How to Incorporate Cognitive Behavioral Therapy Exercises into Your Daily Routine

cognitive behavioral therapy exercises

You may have heard the term cognitive behavioral therapy in a therapist’s office, but did you know it does not have to stay there? Cognitive behavioral therapy exercises are practices you can use every day to promote your own mental well-being. With some understanding of the exercises and their uses, you can continue the work of therapy even outside of a session. At Integrative Life Center in Nashville, TN, we provide trauma-informed approaches to healing. Mental health disorders and addiction can plague an individual, but hope is still available. 

Cognitive Behavioral Therapy: An Overview

So what is cognitive behavioral therapy? Put simply, it is a form of talk therapy intended to help individuals change faulty or unhelpful ways of thinking that may cause harmful behaviors or psychological problems. It has been proven to be effective in treating everything from alcohol abuse to depression to eating disorders. Importantly, it isn’t a passive form of treatment–it involves intentional practice on the part of the individual. It also encourages a holistic approach to care, considering the whole person–spiritual, physical, emotional, and environmental.

Additionally, cognitive behavioral therapy is an important component of trauma-informed care. This kind of care aims to help a person recover from past trauma without re-traumatizing them. It teaches them to challenge intrusive thoughts of guilt, shame, or despair, and to modify recurring negative thinking about a traumatic event.

Are Cognitive Behavioral Therapy Exercises Right for You?

You may benefit from daily cognitive behavioral therapy exercises if you:

  • Are managing symptoms of a mental illness
  • Want to cope more effectively with stressful life situations
  • Are interested in holistic alcohol treatment
  • Want to better manage your emotions
  • Are working to resolve relationship conflicts or improve communication
  • Are experiencing grief or loss
  • Have endured adverse childhood experiences
  • Are managing chronic medical illness

Please note that this is not an exhaustive list–people with any manner of mental health goals will benefit from daily cognitive behavioral therapy exercises.

An important first step to incorporating any cognitive behavioral therapy exercise into your daily routine is seeking out “cognitive behavioral therapy near me”–an experienced mental health professional will get you off to your best start with these exercises.

Cognitive Behavioral Therapy Exercises You Can Use Today

Everyone can benefit from daily cognitive behavioral therapy exercises, but by identifying your personal mental health goals, you can make the most of your choice of exercises and feel progress towards those goals. Here are some cognitive behavioral therapy exercises for anxiety. 

  • Relaxation techniques, such as deep breathing and progressive muscle relaxation, can help stop intrusive or racing thoughts in their tracks. By focusing on the physical body, this holistic practice can calm nerves and slow thoughts. It might be helpful to use a video or recording as a guide for these practices.
  • Imagining the worst case scenario sounds like the opposite of a healing exercise, but it can actually be an important practice for those struggling with anxiety. By proverbially “playing the script to the end” in your mind, you can come to the realization that even the imagined worst possible outcome is not insurmountable. This CBT for social anxiety is especially helpful. 
  • Though it sounds perhaps too simple, do not underestimate the power of countering negative thoughts by saying positive affirmations out loud. For example, if you are suffering from social anxiety (anxiety around social interactions), you might challenge the negative thought “If I go to this party, no one will talk to me because I am unlikeable” by saying aloud, “I am likable and lovable no matter what anyone else does.”

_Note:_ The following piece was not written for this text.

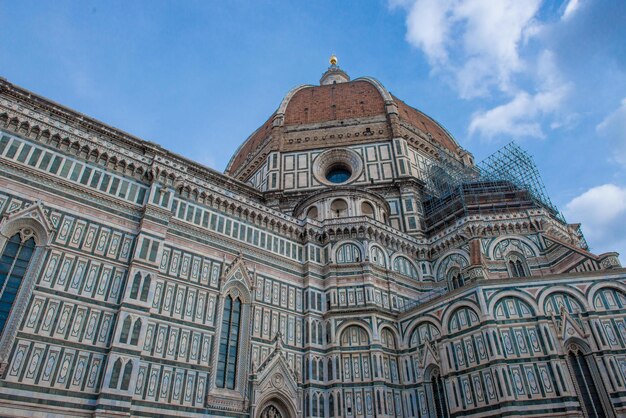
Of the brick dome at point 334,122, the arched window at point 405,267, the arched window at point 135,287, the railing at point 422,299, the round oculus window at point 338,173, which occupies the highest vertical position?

Cognitive Behavioral Therapy Exercises for Depression

For individuals dealing with depression, ILC offers dual diagnosis treatment as well. Some helpful CBT tips also include: 

  • Journaling is a simple yet excellent strategy for understanding and processing moods, including what may cause feelings of depression or despair. You can take a measure of control over your thought patterns by tracking them and identifying when and where they change.
  • For those struggling with feelings of being overwhelmed by life, the proactive cognitive behavioral therapy exercise of structuring your day with small, manageable tasks can help manage depression by giving you a feeling of order and accomplishment rather than despair.

Cognitive Behavioral Therapy Exercises for OCD

  • Exposure and Response Prevention is a cognitive behavioral therapy exercise that, under the care of a mental health professional, can help improve the symptoms of Obsessive Compulsive Disorder (OCD). This practice involves mentally or actually exposing yourself to a stimulus you fear, such as touching a dirty object or using a knife to chop vegetables.

Start your Cognitive Behavioral Therapy Journey at Integrative Life Center in Nashville, TN

It is important to state that some of these exercises, especially Exposure and Response Prevention exercises, should only be used when under the care of a mental health professional. A counselor, therapist, or psychiatrist can help you determine which practices meet your specific mental health goals and keep you accountable during your healing process. They provide the necessary support to overcome anything from alcoholism to depression to OCD. If practiced daily, the exercises they recommend will help you along your healing journey.